** Problem requirements **
Rewrite everything from the item containing "At what distance from" down to the line containing "10.8 metres", switching "shallow water" to "calm water" and leaving all else unchanged.

_ _ _

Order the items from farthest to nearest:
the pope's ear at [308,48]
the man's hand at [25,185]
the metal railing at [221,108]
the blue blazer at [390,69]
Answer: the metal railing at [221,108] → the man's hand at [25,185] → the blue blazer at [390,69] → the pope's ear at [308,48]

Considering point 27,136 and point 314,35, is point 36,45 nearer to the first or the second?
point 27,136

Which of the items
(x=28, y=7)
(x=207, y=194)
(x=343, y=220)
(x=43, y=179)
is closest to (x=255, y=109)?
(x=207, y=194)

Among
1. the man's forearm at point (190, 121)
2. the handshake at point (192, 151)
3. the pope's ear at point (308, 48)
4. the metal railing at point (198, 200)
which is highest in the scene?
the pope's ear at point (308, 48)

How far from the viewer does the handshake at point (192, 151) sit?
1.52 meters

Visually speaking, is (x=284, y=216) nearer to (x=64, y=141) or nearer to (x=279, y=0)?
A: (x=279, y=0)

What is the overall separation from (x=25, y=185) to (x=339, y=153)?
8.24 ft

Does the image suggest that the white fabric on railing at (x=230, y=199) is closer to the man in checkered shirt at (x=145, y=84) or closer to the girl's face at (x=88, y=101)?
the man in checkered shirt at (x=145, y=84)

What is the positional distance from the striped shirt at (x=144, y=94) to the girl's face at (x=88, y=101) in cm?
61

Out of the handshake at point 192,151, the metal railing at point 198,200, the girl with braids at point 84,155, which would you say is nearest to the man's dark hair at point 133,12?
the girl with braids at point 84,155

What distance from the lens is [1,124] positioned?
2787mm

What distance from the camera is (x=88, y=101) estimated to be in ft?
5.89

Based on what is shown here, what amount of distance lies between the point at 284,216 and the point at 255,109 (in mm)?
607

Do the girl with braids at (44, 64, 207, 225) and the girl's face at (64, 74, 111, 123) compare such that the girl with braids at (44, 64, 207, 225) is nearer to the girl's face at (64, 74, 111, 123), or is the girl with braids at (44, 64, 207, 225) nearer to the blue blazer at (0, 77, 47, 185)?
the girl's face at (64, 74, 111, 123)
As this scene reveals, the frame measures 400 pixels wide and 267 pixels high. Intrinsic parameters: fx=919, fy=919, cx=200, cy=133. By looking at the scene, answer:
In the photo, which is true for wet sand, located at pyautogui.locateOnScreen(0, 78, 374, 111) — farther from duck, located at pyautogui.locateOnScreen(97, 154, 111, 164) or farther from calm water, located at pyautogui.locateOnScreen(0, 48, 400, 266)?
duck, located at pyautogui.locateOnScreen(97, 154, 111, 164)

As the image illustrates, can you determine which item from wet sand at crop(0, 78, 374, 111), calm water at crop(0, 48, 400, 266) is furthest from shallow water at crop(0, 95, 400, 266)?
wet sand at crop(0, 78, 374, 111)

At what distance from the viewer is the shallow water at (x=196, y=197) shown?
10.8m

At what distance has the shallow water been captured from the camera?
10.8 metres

_ _ _

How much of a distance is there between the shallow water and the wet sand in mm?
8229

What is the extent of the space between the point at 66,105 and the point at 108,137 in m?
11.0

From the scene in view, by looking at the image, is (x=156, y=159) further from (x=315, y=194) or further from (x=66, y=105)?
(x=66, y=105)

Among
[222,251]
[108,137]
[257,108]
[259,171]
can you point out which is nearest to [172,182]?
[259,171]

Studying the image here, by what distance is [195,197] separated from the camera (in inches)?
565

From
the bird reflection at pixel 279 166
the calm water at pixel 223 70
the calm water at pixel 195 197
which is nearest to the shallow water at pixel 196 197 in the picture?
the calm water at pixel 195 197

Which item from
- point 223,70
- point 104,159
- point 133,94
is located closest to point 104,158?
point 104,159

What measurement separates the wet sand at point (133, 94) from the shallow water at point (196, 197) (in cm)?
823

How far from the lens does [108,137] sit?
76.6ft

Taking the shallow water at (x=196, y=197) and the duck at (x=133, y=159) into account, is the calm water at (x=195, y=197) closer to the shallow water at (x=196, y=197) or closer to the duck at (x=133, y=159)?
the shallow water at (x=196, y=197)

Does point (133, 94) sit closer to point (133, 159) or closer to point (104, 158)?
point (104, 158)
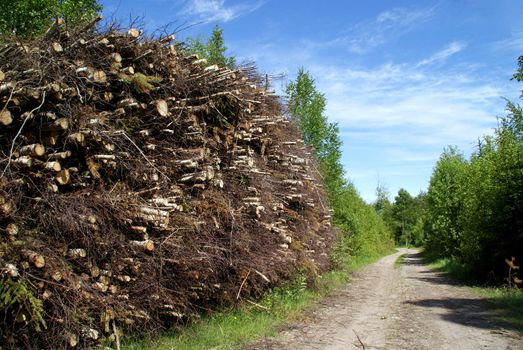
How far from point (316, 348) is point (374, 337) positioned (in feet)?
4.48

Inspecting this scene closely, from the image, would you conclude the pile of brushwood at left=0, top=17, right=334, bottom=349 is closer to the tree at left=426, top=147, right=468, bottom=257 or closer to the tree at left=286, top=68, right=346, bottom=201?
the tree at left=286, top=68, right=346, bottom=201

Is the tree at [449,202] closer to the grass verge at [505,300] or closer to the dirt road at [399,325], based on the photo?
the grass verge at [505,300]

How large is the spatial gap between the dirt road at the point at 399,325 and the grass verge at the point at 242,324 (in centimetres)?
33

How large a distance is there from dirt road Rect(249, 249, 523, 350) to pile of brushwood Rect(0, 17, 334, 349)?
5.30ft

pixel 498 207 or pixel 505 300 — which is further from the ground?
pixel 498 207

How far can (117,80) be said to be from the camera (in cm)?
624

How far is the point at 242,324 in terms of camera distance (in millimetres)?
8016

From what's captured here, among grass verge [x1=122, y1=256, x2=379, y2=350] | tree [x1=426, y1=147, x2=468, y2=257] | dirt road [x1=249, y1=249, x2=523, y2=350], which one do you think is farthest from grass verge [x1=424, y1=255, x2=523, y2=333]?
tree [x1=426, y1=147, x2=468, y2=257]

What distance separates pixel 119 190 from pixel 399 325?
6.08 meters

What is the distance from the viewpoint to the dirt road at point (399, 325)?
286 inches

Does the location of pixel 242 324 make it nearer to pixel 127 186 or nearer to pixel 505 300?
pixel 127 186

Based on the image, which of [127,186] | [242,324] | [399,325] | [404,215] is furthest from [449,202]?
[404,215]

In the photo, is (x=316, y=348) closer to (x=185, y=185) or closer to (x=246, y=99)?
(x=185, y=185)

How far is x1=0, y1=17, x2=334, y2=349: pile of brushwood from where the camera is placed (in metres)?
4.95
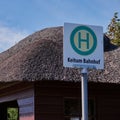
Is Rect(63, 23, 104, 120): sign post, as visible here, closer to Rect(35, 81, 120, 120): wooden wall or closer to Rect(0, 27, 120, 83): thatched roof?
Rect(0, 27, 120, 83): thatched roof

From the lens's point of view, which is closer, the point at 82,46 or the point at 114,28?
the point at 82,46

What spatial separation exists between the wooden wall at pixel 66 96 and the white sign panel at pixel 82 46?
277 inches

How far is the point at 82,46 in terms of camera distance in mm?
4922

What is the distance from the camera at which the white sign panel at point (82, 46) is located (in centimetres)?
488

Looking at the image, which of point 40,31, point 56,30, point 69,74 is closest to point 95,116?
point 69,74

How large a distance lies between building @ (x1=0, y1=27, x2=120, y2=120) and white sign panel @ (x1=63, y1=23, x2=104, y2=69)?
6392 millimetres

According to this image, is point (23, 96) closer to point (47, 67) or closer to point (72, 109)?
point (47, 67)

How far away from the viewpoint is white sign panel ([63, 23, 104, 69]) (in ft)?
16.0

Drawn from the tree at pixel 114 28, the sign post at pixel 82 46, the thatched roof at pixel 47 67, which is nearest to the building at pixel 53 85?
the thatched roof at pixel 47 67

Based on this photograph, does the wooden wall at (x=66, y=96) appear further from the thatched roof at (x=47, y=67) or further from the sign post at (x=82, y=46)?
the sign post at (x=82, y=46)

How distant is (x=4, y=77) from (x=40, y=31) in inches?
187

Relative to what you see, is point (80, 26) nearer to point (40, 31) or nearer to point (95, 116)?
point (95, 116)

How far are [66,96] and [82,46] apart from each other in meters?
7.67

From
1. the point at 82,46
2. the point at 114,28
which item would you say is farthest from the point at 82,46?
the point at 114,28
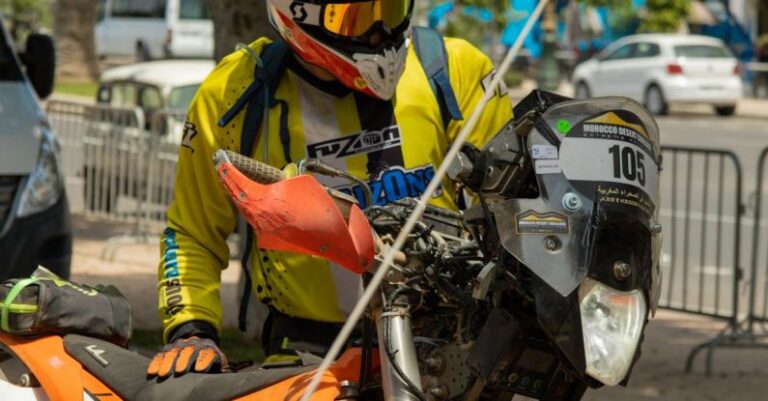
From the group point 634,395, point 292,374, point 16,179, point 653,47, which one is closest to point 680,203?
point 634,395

_ _ _

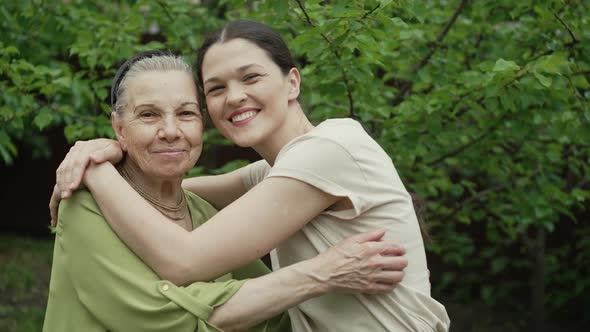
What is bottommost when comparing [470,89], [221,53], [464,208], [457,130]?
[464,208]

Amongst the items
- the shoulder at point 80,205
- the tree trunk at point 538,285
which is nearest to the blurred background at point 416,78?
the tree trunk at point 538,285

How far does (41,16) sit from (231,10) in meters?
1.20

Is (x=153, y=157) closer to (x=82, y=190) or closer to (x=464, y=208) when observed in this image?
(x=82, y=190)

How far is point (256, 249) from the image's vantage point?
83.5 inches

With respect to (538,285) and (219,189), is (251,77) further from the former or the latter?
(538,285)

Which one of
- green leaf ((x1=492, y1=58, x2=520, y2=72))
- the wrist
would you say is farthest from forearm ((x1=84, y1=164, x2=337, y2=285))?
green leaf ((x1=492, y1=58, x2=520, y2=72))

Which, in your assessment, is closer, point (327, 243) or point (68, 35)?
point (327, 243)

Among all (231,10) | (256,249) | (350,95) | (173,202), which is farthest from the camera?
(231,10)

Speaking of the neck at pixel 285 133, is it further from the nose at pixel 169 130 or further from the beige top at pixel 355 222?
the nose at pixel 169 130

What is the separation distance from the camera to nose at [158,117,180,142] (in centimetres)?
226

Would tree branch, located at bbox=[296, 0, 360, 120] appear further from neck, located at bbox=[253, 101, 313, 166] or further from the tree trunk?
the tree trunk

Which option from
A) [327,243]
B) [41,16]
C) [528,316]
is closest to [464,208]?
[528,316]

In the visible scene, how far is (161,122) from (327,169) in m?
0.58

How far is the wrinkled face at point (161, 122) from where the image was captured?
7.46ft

_ _ _

** The answer **
At what distance from the viewer is the calm water at (x=196, y=197) shown?
10.8m

At what distance has the calm water been captured from the camera?
10.8 metres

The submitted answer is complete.